If you think about the database world, especially the related database world, there were at least a dozen or more reliable vendors in the database world. But in the end it shook down to Oracle, IBM and Microsoft SQL server. Of course, they become hugely optimized over the period of time but if anybody wanted to see the entire relational database market it means that…there will be competition.
I don't think anybody will be leading UC, although Microsoft and Cisco might be huge players.
At Aspect, are you seeing UC moving to the cloud?
Slowly, but the reality is that you have to design applications to run in the cloud.
Let me illustrate this: within every kind of software application, there is memory, processing power and communications. How quickly you can access memory and how quickly can you connect to processing resources is the function of the network.
If the network is in the cloud, the latency between processing and data is variable. If you are running an application, you expect an instant response. But the performance of the application changes very dramatically if you put the application and data somewhere else.
We'll get to UC in the cloud but we will be redesigning applications for it. Anyone who says: "I'll take your premise-based application and put it to the cloud and it'll work just as well" is very optimistic, but it's not practical.
UC adoption seems to be moving slow among enterprises. What do you think needs to be done to drive adoption?
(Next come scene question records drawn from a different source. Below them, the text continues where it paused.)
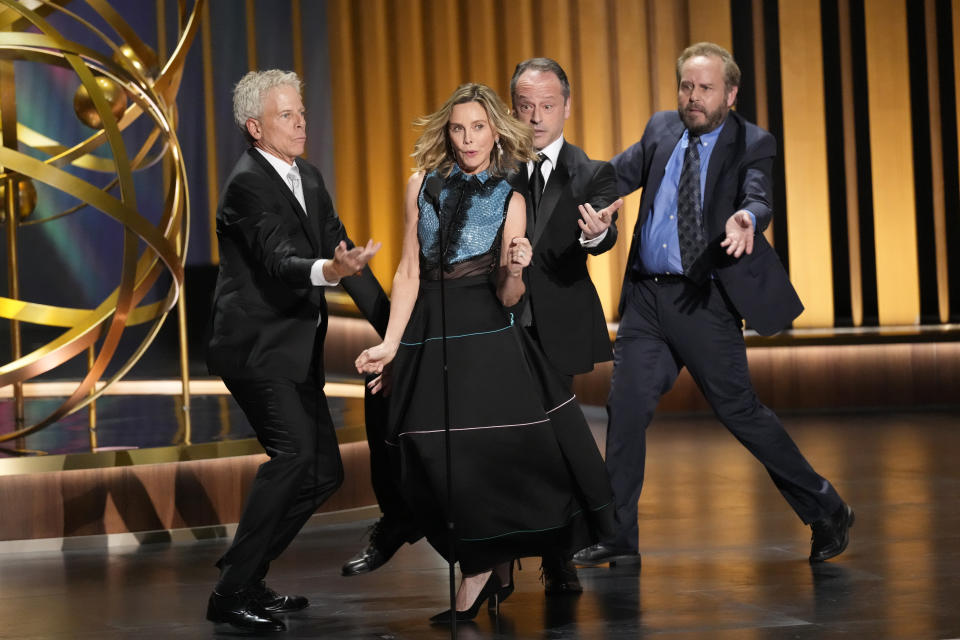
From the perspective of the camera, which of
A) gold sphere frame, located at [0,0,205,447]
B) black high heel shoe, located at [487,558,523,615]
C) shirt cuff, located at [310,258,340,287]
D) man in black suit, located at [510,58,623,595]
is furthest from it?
gold sphere frame, located at [0,0,205,447]

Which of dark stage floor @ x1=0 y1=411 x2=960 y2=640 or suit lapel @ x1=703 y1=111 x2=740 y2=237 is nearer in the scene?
dark stage floor @ x1=0 y1=411 x2=960 y2=640

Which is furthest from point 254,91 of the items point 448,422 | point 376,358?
point 448,422

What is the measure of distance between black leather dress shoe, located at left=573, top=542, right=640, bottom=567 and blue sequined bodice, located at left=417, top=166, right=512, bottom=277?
3.10ft

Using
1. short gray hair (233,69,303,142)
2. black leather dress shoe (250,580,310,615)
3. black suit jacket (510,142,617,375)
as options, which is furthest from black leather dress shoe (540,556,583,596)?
short gray hair (233,69,303,142)

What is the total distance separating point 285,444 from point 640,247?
115 cm

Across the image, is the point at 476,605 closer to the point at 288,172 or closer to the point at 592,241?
the point at 592,241

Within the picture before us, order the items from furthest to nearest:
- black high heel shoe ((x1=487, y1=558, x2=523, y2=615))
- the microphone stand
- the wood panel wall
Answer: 1. the wood panel wall
2. black high heel shoe ((x1=487, y1=558, x2=523, y2=615))
3. the microphone stand

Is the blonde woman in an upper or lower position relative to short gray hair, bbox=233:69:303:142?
lower

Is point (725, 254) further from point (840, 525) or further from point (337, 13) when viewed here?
point (337, 13)

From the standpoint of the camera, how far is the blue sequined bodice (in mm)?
3012

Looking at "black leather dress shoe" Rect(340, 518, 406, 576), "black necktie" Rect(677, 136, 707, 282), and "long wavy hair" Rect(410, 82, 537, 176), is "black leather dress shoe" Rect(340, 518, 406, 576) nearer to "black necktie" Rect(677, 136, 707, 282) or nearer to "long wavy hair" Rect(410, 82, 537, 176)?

I would like to challenge that enterprises are moving slowly to UC. For example, enterprises are using instant messaging because it is easy. It isn't performance critical--if I send you an IM and it takes 15 seconds to come up, it's alright. IM is just one of the communications type within UC. Presence technology is also widely used within enterprises.
The real power of enterprises is when you tie all of these elements--video, telephony voice, IM and Web chat--and commit to that. That is what will take a while for companies to be comfortable with. The way they'll do it is start from the departmental level and as it grows they will deploy more widely.